5-2-4. H. Poincaré to Eugénie Launois

[Janvier 1876]

Muse, narre en ce jour une horrible aventure
Qui de Daubrée attrista les salons.

Peut-être il m’attendait ; quelle déconfiture !

Je ne vins pas ; pourquoi ? Nous le verrons.

Or donc tout était prêt, gibus, habit, chemise,

Pantalons noirs, gants brillants de blancheur.

J’allais me jodoter quand…funeste méprise !

Et mon gilet ? Il est chez mon tailleur.

À quinze jours hélas il nous faut tout remettre.

Fais diligence et tout n’est pas perdu.

Cours chez mon Dusanton ; que ta prochaine lettre

Me dire enfin qu’il va m’être rendu.
(Pas le Dusanton)

Que le coeur éploré de Madame Daubrée

Dans quinze jours n’attende plus en vain

Pour être sûre d’avoir la harde désirée

Je t’enverrai ma lettre dès demain

Mais si de l’an dernier, pour donner sa soirée

Comme toujours Lan suit les errements

C’est samedi prochain que la troupe dorée 

Envahira ses beaux appartements.

Si ses deniers pourtant n’ont pas tous fait naufrage

Dans les procès et les éboulements

Car Fortune, dit-on, ne fit pas beau visage

À Commentry pendant ces derniers temps.

Ceci soit dit surtout afin que tu comprennes

Combien pour toi ce soin est important

Au ciel alors j’irai chanter mille antiennes

Et tout le monde enfin sera content.

Demain je n’irai pas à des heures indues

Chercher notre Barrois dans son Louis le Grand.

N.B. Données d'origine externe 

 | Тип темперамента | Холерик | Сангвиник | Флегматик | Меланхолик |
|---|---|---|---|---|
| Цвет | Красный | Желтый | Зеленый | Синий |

Demain Gonzalve ira, le matin par les rues

Le chercher très complaisamment.

Demain, m’avait promis un conscrit fort aimable,

Je te présenterai, quand nous aurons soupé

À ce grand Liouville, illustre autant qu’affable.

Mais le savant est dit-on fort grippé

C’est quelque chose encore qu’il faudra sans nul doute

Comme notre soirée attendre quinze jours

Heureusement, ami lecteur, point ne redoute

D’attendre tout cela toujours

Et là-dessus ; bonsoir ; quels vont être mes rêves ?

Le refus de Medhat Pacha ?

Ou (Mais je crains qu’ici l’épaule tu ne lèves)

Les beaux yeux de Graziella ?

Car depuis que tu m’as parlé de ce costume

Je dis : qu’il sera gracieux

Et je comprends le feu que d’avance il allume

Chez Parqui, l’illustre amoureux.
 

Va-t-il donc à ce bal ? Lui qui devrait se mettre

En acteur de chez Bobino,

Je le vois copiant son amie à la lettre

Dans la peau d’un pifferaro.

—–

Hélas, je n’ai rêvé ni de l’un ni de l’autre.

AL 3p. Collection particulière, Paris. C037.